Maus , Peter thought, keep back .
Too late. The spell was broken.
The viral rocked its face toward the ceiling and drew down into a crouch, its body gathering energy like a coiled spring, and then it was flying, lofting through the air. It rose toward them with a pitiless inevitability, arcing over their heads and seizing one of the ceiling struts, body rotating like child swinging on a tree limb-an oddly exhilarating, even joyful image-and landed on the catwalk with a shuddering clang.
I am Babcock .
We are Babcock .
“Lish-”
Peter felt the RPG sailing past his face, the scald of hot gas on his cheek; he knew what was going to happen before it did.
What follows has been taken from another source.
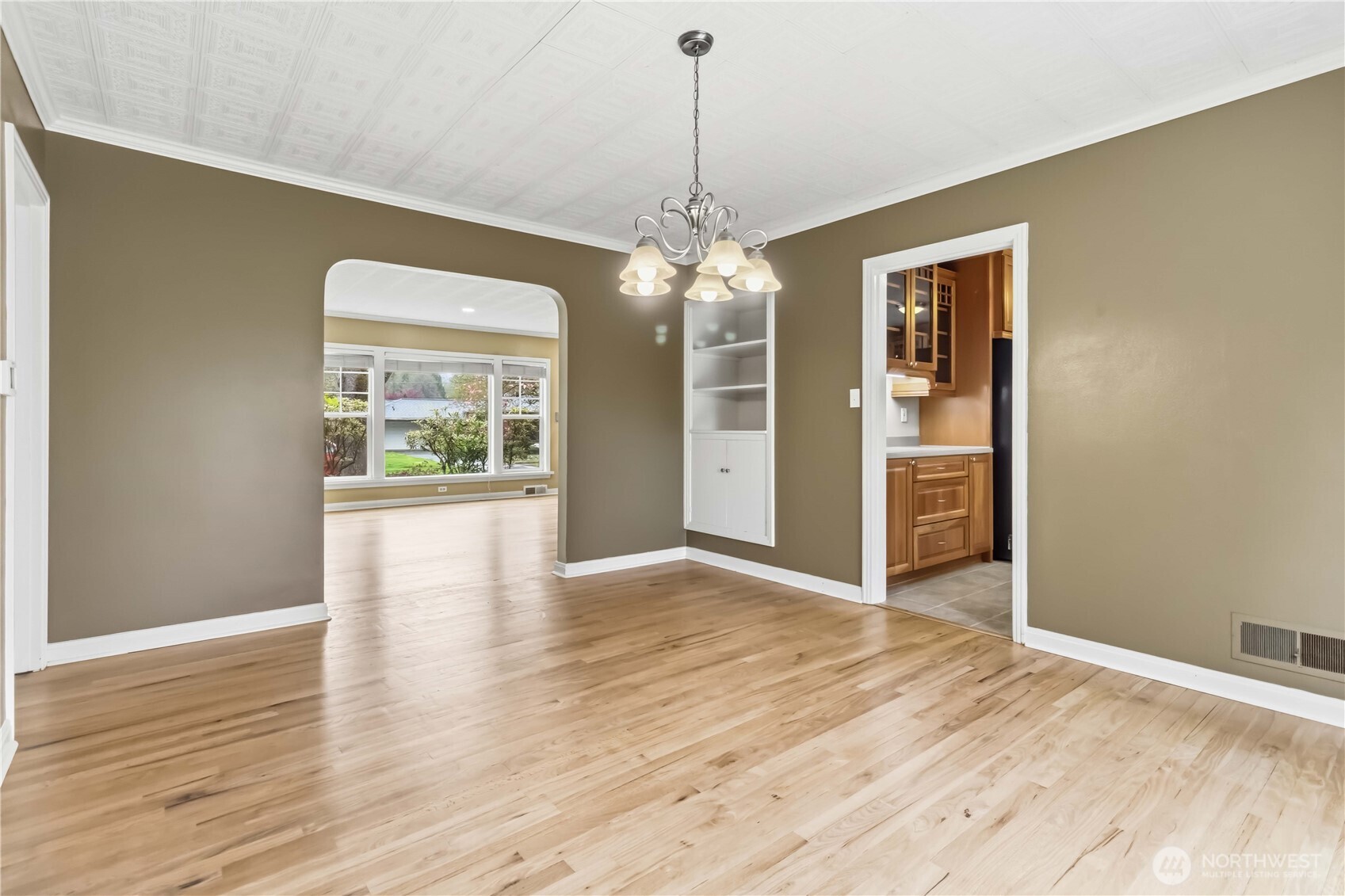 1306 23rd Avenue , Longview, WA 98632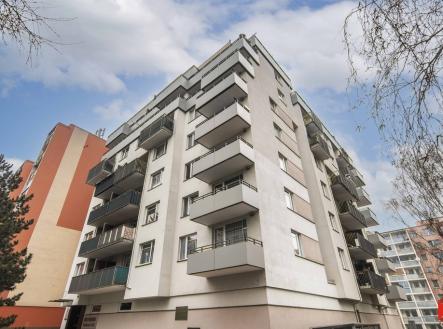 dsc00954.jpg | Prodej bytu, 2+kk, 59 m²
The grenade exploded. A punch of noise and heat and Peter was shoved backward into Alicia, the two of them tumbling onto the catwalk, but the catwalk wasn’t there. The catwalk was falling. Something caught and held and they banged down hard, and for a hopeful moment everything stopped. But then the structure lurched again, and with a pop of rivets and a groan of bending metal the end of the catwalk broke away from the ceiling, tilting toward the floor like the head of a hammer, falling.